INFORMATION SUPPLIED:
--- START ---

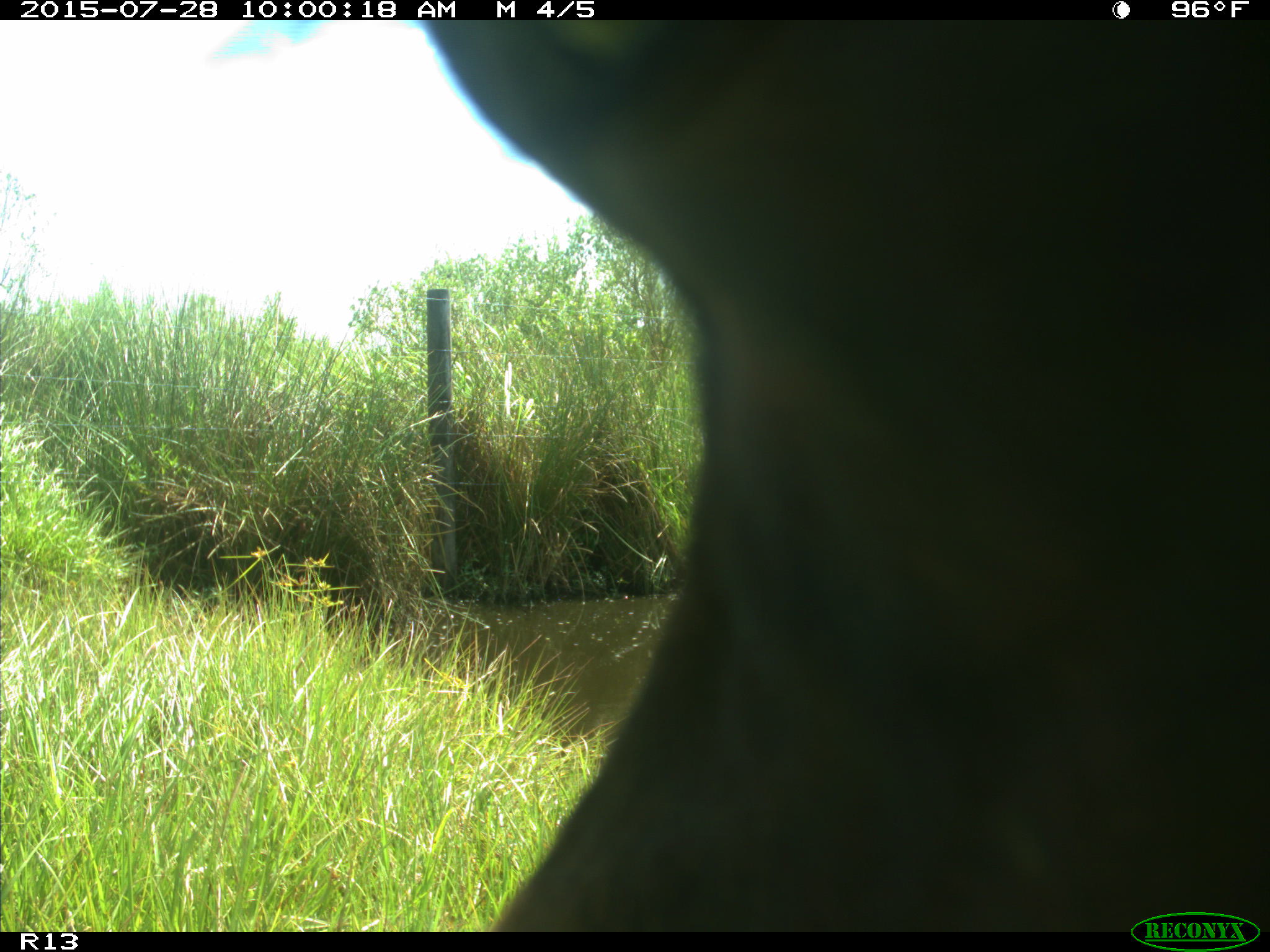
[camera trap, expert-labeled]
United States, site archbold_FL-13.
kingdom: Animalia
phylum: Chordata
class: Mammalia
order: Artiodactyla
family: Bovidae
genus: Bos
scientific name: Bos taurus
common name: domestic cow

--- END ---

TASK GOAL:
Only a verbatim transcription of the lines from the one containing "United States, site archbold_FL-13." through the last line of the records counts as the answer.

ANSWER BELOW:
United States, site archbold_FL-13.
kingdom: Animalia
phylum: Chordata
class: Mammalia
order: Artiodactyla
family: Bovidae
genus: Bos
scientific name: Bos taurus
common name: domestic cow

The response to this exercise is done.